Supplied text:
....................

- Let chickens out of coop, whether you choose to free range or use a run it is important that they have access to lots of room and let them get their day started outside of the coop. Also, make sure that they have access to a place to dust bathe. Chickens love to get their feathers in the sand. This is how they get bugs, like mites, off them and it is necessary for a health flock. The like to dust bathe in places with loose dirt, sunshine and shade.
- Supply fresh water
Depending on your weather, you may need to change water a few times a day. For example: if it’s cold outside their water may freeze and in the heat, they will drink more water and will run out more quickly. Also in the heat the water can become too warm to drink and will need to be changed to fresh cool water.
- Supply fresh food
Make sure to give enough feed for the whole flock. Avoid letting the feed get wet, it will get moldy. NEVER give your flock feed with mold in it.
- Collect your fresh eggs
- Clean the coop, spray with a non-toxic ammonia control product such as Chick Fresh to prevent your coop from ammonia buildup. Just a few sprays a day can make your coop litter last longer and make coop cleaning much easier and more enjoyable.
- In the evening, make sure that they are locked back up in the coop to keep them safe from predators.
- Predator Proofing – check all areas of the coop and run to ensure your flock is still safe from predators.
- Deep cleaning of the coop is recommended every week or two. Get all the poop off of the roosting bars, clean out the laying boxes, rake up the poop and add it to your compost pile.
- Health Check
- Make sure they have clear eyes
- Check around their vent area for mite eggs and poop stuck to their vent and feathers. Their vent should be clear of both
- Observe the scales on their legs and feet. The scales should be laying down smoothly. If they are lifted, they may have leg mites and you will need to treat them.

....................

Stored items
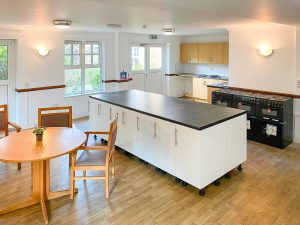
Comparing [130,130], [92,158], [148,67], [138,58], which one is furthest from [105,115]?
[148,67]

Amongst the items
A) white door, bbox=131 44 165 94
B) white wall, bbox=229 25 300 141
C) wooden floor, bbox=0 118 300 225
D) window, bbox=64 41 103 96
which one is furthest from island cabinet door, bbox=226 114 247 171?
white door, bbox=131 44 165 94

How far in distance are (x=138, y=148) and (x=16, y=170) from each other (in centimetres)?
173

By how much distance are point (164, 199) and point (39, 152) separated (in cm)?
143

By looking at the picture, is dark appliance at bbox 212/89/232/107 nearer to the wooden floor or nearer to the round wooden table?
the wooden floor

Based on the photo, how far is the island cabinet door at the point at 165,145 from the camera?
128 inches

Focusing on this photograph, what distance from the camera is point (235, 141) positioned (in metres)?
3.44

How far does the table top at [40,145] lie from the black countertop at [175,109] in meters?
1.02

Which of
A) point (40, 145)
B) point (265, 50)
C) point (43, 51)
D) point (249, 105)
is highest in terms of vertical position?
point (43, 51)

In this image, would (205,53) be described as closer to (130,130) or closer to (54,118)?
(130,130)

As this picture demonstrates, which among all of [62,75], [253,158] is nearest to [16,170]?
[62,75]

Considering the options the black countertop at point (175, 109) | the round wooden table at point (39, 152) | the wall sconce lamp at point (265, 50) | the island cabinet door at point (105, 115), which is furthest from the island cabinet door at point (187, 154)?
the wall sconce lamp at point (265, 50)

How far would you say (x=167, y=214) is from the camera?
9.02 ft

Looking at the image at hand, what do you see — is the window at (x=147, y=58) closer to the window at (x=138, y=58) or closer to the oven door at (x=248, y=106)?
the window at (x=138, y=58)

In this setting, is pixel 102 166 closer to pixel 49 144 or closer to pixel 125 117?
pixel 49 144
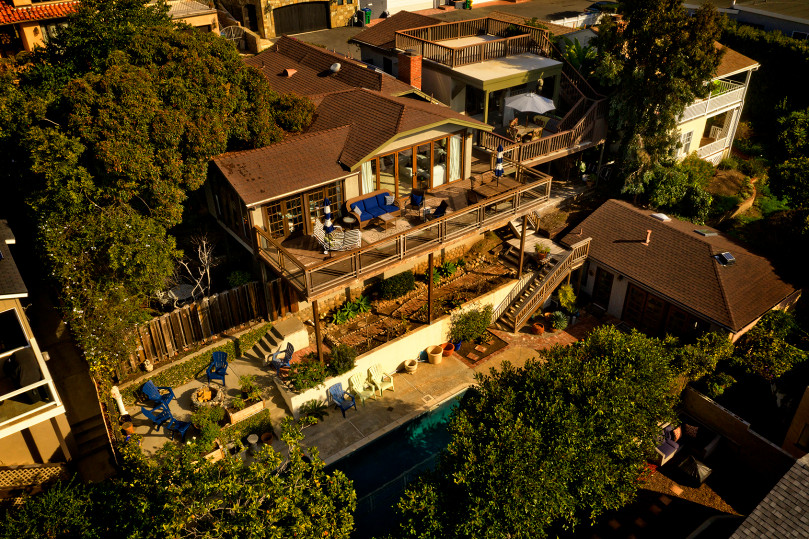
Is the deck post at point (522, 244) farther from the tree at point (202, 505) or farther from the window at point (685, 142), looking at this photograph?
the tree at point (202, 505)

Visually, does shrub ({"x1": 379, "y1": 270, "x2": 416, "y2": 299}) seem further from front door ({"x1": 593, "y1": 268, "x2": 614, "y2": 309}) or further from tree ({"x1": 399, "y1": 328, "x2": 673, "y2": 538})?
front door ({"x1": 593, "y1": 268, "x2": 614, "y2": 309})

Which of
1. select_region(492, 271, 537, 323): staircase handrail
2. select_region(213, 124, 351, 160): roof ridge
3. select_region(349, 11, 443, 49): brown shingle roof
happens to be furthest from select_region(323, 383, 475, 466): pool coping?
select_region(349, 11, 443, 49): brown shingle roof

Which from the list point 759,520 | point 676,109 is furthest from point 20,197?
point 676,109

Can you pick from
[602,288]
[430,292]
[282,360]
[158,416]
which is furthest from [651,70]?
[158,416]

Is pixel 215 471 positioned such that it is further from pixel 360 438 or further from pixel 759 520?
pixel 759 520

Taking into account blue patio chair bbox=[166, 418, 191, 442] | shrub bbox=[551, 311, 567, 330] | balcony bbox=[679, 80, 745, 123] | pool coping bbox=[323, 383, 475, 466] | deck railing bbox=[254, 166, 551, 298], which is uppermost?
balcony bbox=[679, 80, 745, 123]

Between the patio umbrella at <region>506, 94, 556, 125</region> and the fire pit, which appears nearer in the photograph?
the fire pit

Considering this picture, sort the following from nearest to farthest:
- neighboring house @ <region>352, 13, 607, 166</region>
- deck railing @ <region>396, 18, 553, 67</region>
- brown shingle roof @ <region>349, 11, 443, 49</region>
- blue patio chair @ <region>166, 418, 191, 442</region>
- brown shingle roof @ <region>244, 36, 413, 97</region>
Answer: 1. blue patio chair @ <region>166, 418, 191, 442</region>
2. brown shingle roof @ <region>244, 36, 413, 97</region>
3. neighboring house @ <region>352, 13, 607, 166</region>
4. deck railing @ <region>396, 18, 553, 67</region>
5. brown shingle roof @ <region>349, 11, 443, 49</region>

....................

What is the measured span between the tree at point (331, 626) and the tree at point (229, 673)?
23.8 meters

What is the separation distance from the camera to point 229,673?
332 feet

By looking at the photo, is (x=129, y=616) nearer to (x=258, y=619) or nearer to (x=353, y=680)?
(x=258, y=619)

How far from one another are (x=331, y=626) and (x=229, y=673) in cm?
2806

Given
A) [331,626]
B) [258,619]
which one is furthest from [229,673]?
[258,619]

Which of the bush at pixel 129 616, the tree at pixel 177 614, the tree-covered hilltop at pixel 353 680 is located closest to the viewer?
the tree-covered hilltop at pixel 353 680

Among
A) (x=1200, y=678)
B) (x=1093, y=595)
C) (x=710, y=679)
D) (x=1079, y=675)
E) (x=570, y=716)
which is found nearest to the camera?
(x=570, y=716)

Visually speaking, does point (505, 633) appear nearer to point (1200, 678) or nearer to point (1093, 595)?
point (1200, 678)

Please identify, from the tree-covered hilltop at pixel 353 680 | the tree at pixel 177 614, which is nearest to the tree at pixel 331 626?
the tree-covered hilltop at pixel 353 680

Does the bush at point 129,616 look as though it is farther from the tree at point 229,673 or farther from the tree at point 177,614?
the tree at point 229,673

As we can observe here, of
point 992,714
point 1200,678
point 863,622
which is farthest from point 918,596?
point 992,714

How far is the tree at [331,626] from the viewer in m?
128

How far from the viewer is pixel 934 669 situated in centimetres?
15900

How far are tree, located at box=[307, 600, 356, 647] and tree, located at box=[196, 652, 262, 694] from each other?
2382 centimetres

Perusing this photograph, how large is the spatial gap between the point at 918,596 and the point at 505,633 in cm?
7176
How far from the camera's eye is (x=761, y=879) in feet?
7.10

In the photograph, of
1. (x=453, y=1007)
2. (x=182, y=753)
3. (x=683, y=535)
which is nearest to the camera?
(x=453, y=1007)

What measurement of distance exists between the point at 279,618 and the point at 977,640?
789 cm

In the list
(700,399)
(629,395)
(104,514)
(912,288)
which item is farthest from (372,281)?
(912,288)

....................

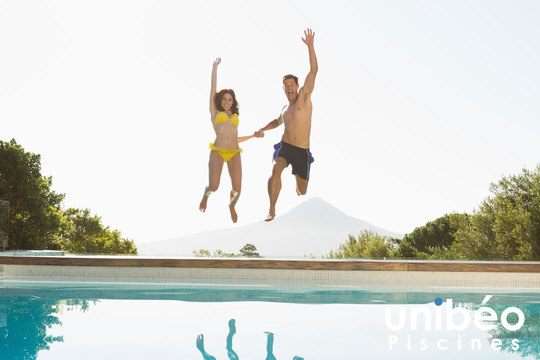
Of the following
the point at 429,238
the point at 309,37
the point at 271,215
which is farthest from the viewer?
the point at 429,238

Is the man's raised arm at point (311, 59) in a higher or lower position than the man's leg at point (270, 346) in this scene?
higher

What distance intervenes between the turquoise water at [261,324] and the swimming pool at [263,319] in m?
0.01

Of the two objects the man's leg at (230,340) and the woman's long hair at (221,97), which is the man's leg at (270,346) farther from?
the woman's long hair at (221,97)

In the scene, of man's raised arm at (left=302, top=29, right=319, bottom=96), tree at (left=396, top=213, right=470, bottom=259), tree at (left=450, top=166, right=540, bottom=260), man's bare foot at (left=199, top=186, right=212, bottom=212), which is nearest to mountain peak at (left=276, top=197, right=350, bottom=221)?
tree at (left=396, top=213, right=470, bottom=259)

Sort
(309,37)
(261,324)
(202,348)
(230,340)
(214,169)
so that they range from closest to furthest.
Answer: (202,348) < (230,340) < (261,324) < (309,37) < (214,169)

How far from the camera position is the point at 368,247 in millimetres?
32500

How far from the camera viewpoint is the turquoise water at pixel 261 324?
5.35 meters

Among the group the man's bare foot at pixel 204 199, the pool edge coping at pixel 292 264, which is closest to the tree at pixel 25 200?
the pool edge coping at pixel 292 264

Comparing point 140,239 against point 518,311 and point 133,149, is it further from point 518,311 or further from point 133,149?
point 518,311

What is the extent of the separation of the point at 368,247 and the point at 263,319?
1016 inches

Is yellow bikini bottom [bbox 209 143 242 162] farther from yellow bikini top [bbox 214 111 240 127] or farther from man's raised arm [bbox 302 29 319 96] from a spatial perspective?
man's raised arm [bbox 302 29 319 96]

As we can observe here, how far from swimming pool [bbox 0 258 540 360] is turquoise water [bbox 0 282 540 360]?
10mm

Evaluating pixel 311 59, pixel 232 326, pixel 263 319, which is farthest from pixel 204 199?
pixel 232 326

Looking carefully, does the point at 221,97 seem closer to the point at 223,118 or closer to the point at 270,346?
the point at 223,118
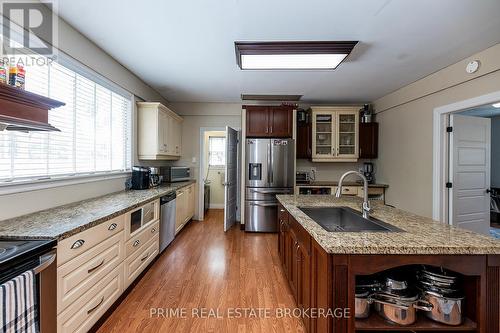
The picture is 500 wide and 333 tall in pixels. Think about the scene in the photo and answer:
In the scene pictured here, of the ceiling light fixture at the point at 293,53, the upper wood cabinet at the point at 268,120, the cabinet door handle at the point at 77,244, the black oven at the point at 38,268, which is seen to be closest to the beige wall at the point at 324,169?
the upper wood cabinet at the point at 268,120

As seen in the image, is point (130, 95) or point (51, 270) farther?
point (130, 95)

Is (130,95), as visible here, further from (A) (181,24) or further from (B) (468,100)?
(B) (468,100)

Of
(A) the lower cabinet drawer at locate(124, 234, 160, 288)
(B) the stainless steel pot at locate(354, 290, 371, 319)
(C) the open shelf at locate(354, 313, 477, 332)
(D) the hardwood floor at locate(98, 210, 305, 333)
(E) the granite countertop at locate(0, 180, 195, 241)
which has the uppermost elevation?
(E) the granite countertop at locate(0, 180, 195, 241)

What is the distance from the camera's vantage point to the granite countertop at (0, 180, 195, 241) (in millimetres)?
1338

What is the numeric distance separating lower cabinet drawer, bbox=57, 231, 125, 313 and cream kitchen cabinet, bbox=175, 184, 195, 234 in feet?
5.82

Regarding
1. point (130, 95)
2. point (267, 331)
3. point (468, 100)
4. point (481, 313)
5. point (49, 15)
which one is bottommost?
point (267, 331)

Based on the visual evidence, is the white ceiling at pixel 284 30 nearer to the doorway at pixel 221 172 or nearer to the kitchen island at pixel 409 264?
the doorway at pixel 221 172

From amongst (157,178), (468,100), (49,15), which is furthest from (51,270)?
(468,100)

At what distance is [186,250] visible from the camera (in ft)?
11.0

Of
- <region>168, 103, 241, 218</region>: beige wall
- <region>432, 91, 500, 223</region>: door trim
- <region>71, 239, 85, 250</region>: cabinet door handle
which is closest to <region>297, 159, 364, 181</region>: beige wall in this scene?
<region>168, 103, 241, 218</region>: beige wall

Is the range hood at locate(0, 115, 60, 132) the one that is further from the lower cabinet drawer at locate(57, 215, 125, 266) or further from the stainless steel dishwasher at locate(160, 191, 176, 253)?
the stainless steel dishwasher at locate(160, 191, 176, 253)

....................

Task requirements:
Transcribe the part of the chicken-care checklist between "- Deep cleaning" and "your compost pile.", inclusive. The entries above are separate material and have no connection to the chicken-care checklist.

Response area:
- Deep cleaning of the coop is recommended every week or two. Get all the poop off of the roosting bars, clean out the laying boxes, rake up the poop and add it to your compost pile.